■ AIM OF THE TASK:
Reproduce every one of the following rows verbatim, with no changes.

■ Collected data:
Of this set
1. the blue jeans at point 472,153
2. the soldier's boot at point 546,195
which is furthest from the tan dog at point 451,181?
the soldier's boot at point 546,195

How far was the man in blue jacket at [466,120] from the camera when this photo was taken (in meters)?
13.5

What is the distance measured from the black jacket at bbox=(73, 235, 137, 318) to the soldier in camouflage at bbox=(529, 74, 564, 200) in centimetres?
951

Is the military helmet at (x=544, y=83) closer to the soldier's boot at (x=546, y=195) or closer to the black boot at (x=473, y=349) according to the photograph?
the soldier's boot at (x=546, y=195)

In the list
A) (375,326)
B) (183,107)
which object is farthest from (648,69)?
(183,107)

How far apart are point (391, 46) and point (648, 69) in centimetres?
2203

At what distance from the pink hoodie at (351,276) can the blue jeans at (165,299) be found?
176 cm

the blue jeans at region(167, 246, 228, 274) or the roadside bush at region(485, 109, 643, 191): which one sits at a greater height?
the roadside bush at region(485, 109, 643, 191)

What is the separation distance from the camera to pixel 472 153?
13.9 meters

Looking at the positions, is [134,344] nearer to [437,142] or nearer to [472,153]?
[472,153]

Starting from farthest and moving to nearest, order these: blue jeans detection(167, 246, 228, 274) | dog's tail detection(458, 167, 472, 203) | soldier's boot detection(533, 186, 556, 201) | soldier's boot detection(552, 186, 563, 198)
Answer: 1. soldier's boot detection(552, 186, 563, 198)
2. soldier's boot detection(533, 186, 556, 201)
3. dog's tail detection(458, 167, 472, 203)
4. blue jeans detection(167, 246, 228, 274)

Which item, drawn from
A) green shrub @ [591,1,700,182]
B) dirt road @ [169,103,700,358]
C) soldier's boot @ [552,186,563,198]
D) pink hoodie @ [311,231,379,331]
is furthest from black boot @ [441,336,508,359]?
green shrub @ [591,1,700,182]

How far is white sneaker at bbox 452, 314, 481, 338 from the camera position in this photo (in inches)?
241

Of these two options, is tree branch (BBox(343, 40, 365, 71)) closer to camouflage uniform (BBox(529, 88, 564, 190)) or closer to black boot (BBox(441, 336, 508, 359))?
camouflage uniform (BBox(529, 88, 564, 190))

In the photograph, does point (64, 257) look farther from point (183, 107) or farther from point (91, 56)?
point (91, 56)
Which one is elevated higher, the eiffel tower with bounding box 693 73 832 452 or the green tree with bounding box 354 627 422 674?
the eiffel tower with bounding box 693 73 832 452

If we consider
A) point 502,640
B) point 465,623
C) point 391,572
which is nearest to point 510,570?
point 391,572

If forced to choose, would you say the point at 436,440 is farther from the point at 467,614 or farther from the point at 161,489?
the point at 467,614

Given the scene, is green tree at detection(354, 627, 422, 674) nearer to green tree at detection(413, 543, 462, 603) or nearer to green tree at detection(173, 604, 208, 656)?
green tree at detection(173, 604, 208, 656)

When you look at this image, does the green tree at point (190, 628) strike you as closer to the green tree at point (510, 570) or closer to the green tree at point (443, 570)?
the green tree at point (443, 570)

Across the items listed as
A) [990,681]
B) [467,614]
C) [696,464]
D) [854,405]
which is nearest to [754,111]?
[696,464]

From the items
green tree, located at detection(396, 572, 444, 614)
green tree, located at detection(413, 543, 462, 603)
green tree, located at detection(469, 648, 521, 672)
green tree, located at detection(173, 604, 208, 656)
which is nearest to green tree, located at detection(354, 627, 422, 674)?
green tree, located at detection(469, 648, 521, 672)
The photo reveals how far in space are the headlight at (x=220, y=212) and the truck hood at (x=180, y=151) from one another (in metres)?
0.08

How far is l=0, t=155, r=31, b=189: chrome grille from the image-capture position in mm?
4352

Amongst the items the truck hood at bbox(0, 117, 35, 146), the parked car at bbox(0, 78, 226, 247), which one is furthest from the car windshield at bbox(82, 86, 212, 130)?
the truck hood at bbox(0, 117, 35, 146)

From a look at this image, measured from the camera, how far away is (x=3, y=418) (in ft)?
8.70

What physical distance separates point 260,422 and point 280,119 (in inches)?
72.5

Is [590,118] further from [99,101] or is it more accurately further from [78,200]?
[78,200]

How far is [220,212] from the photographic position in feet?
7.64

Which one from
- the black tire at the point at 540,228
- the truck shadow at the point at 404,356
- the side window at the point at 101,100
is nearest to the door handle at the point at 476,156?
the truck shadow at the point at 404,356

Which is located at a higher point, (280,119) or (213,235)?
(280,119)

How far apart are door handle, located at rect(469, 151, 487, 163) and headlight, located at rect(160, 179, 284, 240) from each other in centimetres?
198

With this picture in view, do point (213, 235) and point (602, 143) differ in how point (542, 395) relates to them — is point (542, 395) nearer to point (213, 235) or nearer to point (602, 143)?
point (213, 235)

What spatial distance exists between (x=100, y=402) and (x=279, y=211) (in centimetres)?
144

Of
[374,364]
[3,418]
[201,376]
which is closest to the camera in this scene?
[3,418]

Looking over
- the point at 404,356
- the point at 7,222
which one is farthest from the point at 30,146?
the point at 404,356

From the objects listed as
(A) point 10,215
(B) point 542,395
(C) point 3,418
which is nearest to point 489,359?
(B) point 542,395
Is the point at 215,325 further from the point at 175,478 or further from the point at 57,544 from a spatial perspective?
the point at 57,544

■ FINAL ANSWER:
Of this set
1. the blue jeans at point 472,153
2. the soldier's boot at point 546,195
which is furthest from the tan dog at point 451,181?
the soldier's boot at point 546,195

How far was the man in blue jacket at [466,120] from the camera when this photo was taken (in meters)?
13.5

What is the distance measured from the black jacket at bbox=(73, 235, 137, 318) to the soldier in camouflage at bbox=(529, 74, 564, 200) in centimetres?
951

Is the military helmet at (x=544, y=83) closer to the soldier's boot at (x=546, y=195) or closer to the black boot at (x=473, y=349) according to the photograph?
the soldier's boot at (x=546, y=195)

In the list
A) (375,326)
B) (183,107)
which object is farthest from (648,69)?
(183,107)

How far apart are point (391, 46) and point (648, 69) in centimetres?
2203

At what distance from the pink hoodie at (351,276) can the blue jeans at (165,299) be found?
176 cm

the blue jeans at region(167, 246, 228, 274) or the roadside bush at region(485, 109, 643, 191): which one sits at a greater height?
the roadside bush at region(485, 109, 643, 191)

What is the separation distance from the camera to pixel 472 153?
13.9 meters

Looking at the positions, is [134,344] nearer to [437,142] or nearer to [472,153]?
[472,153]

Starting from farthest and moving to nearest, order these: blue jeans detection(167, 246, 228, 274) | dog's tail detection(458, 167, 472, 203) | soldier's boot detection(533, 186, 556, 201) | soldier's boot detection(552, 186, 563, 198)
Answer: 1. soldier's boot detection(552, 186, 563, 198)
2. soldier's boot detection(533, 186, 556, 201)
3. dog's tail detection(458, 167, 472, 203)
4. blue jeans detection(167, 246, 228, 274)

Which item, drawn from
A) green shrub @ [591,1,700,182]
B) dirt road @ [169,103,700,358]
C) soldier's boot @ [552,186,563,198]
D) pink hoodie @ [311,231,379,331]
is furthest from black boot @ [441,336,508,359]?
green shrub @ [591,1,700,182]

How far is white sneaker at bbox 452, 314, 481, 338 from the camera position in this photo (in inches)?
241

Of these two options, is tree branch (BBox(343, 40, 365, 71)) closer to camouflage uniform (BBox(529, 88, 564, 190)) or closer to black boot (BBox(441, 336, 508, 359))?
camouflage uniform (BBox(529, 88, 564, 190))

In the photograph, does point (64, 257) look farther from point (183, 107) or farther from point (91, 56)?
point (91, 56)
Which one is elevated higher, the eiffel tower with bounding box 693 73 832 452 or the green tree with bounding box 354 627 422 674?
the eiffel tower with bounding box 693 73 832 452

If we consider
A) point 502,640
B) point 465,623
C) point 391,572
which is nearest to point 510,570?
point 391,572

If forced to choose, would you say the point at 436,440 is farther from the point at 467,614 or farther from the point at 161,489?
the point at 467,614

Given the scene, is green tree at detection(354, 627, 422, 674) nearer to green tree at detection(413, 543, 462, 603) or nearer to green tree at detection(173, 604, 208, 656)?
green tree at detection(173, 604, 208, 656)

When you look at this image, does the green tree at point (190, 628) strike you as closer to the green tree at point (510, 570) or closer to the green tree at point (443, 570)?
the green tree at point (443, 570)

Across the items listed as
A) [990,681]
B) [467,614]
C) [696,464]
D) [854,405]
which is nearest to [754,111]?
[696,464]

From the items
green tree, located at detection(396, 572, 444, 614)
green tree, located at detection(413, 543, 462, 603)
green tree, located at detection(469, 648, 521, 672)
green tree, located at detection(173, 604, 208, 656)
which is nearest to green tree, located at detection(354, 627, 422, 674)?
green tree, located at detection(469, 648, 521, 672)
The photo reveals how far in space are the headlight at (x=220, y=212) and the truck hood at (x=180, y=151) from one another (in metres)?
0.08

How far is l=0, t=155, r=31, b=189: chrome grille from the image-capture position in mm?
4352

Amongst the items the truck hood at bbox(0, 117, 35, 146), the parked car at bbox(0, 78, 226, 247), which one is furthest from the car windshield at bbox(82, 86, 212, 130)?
the truck hood at bbox(0, 117, 35, 146)

From a look at this image, measured from the camera, how far away is (x=3, y=418) (in ft)?
8.70

What physical distance separates point 260,422 and point 280,119 (in inches)?
72.5

Is [590,118] further from [99,101] or is it more accurately further from [78,200]?
[78,200]

How far is [220,212] from the photographic position in feet?
7.64

Which one from
- the black tire at the point at 540,228
- the truck shadow at the point at 404,356
- the side window at the point at 101,100
is nearest to the door handle at the point at 476,156?
the truck shadow at the point at 404,356

Which is located at a higher point, (280,119) or (213,235)?
(280,119)

How far apart are door handle, located at rect(469, 151, 487, 163) and headlight, located at rect(160, 179, 284, 240) from each other in centimetres?
198

With this picture in view, do point (213, 235) and point (602, 143) differ in how point (542, 395) relates to them — is point (542, 395) nearer to point (213, 235) or nearer to point (602, 143)?
point (213, 235)

What spatial distance exists between (x=100, y=402) and (x=279, y=211) (in centimetres)?
144

Of
[374,364]
[3,418]
[201,376]
which is closest to the camera in this scene?
[3,418]

Looking over
- the point at 404,356
- the point at 7,222
which one is farthest from the point at 30,146?
the point at 404,356

From the objects listed as
(A) point 10,215
(B) point 542,395
(C) point 3,418
which is nearest to point 489,359?
(B) point 542,395
Is the point at 215,325 further from the point at 175,478 or further from the point at 57,544 from a spatial perspective?
the point at 57,544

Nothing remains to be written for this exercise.